Business Impact Analysis

The Business Impact Analysis (BIA) is developed as part of the Business Continuity Plan process.

Purpose

The purpose of the BIA is to identify and prioritize system components by correlating them to mission critical processes that support the functioning of Gitlab. Using this information to characterize what would be the impact to GitLab, if any of these systems were to be unavailable.

The Business Impact Analysis is composed of the following:

  1. Determine data classification and approved operating System usage: GitLab data and system resources can more clearly be linked to mission critical business processes by way of classifying them based on sensitivity. These priority levels can be established for sequencing recovery activities and resources. Additionally, the existence of an approved set of operating systems platforms will facilitate ease of management and quick turnaround and repair when they are non-functional.
  2. Determine mission critical business processes and recovery criticality: In this step, GitLab’s mission critical business processes / systems are identified and the impact of a system disruption to those processes is determined along with outage impacts and estimated downtime. The downtime reflects the maximum, that an organization can tolerate while still maintaining the mission.
  3. Identify resource requirements: Realistic recovery efforts require a thorough evaluation of the resources required to resume business processes and related interdependencies as quickly as possible. Examples of resources that should be identified include software, data files, system components, and vital records.
  4. Determine alternate storage and strategies: Identify any alternate strategies in place to meet expected RTOs.

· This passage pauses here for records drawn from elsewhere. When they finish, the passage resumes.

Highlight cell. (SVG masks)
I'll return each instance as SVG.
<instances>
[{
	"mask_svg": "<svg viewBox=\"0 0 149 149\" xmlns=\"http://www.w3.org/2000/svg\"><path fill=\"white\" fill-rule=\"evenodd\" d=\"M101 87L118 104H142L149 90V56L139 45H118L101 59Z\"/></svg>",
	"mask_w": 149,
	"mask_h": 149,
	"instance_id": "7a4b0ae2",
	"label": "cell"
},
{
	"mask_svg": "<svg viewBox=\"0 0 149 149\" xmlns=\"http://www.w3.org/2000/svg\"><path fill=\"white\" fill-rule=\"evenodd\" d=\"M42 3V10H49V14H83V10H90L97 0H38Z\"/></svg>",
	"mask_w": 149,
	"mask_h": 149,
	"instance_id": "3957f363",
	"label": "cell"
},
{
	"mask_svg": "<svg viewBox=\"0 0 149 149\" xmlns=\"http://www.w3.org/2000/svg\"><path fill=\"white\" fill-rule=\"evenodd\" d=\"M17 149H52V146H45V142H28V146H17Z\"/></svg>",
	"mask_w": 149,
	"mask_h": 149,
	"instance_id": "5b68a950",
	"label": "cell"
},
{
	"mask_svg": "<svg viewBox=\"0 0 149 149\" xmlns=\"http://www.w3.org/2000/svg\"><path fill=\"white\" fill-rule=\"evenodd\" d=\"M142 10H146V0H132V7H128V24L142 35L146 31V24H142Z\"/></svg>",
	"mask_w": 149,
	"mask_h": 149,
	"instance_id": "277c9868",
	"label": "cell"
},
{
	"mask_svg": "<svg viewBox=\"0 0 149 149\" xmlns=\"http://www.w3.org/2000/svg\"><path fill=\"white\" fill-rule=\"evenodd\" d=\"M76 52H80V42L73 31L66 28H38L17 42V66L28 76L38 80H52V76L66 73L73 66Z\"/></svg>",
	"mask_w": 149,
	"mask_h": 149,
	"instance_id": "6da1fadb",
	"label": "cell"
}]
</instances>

This includes backup or spare equipment and vendor support contracts. GitLab alternate storage process, serves to securely store data in an alternate location from source data

  5. Identify recovery priorities for system resources based on standards: Adherence to GitLab's agreed upon RTO/ RPO: Apart from determining the RTO and RPO, BIA also defines Maximum Tolerable Downtime (MTD)
  1. Delegation and defining the process: Designate each incident as critical or non-critical based on the business priority. Compile a list of personnel who must be in place to perform these functions. In times of an occurence of an incident, a detailed step-by-step approach about how to communicate it to the group, how it is performed, who performs it, and the operational mode of action taken.

The following links show the process carried out at GtLab to cater to this requirement:

Conclusion

The most important part of the Business Impact Analysis is to weigh the exactness of all findings. Communicate the findings to the respective department managers or key personnel to ensure that the assumptions made are in fact accurate and realistic. Once the accuracy of the documented findings has been established and agreed to by all parties, these BIA findings are submitted to GitLab's e-group for approval.

Plan update and protect from disclosure

The BIA report will be updated based on changes to the organization, information system, or environment of operation and problems encountered during the implementation, execution, or testing. This plan will be protected from unauthorized disclosure and modification. Finally, all the Business Impact Analysis data will be stored in a safe place for future reference in the event of a disaster.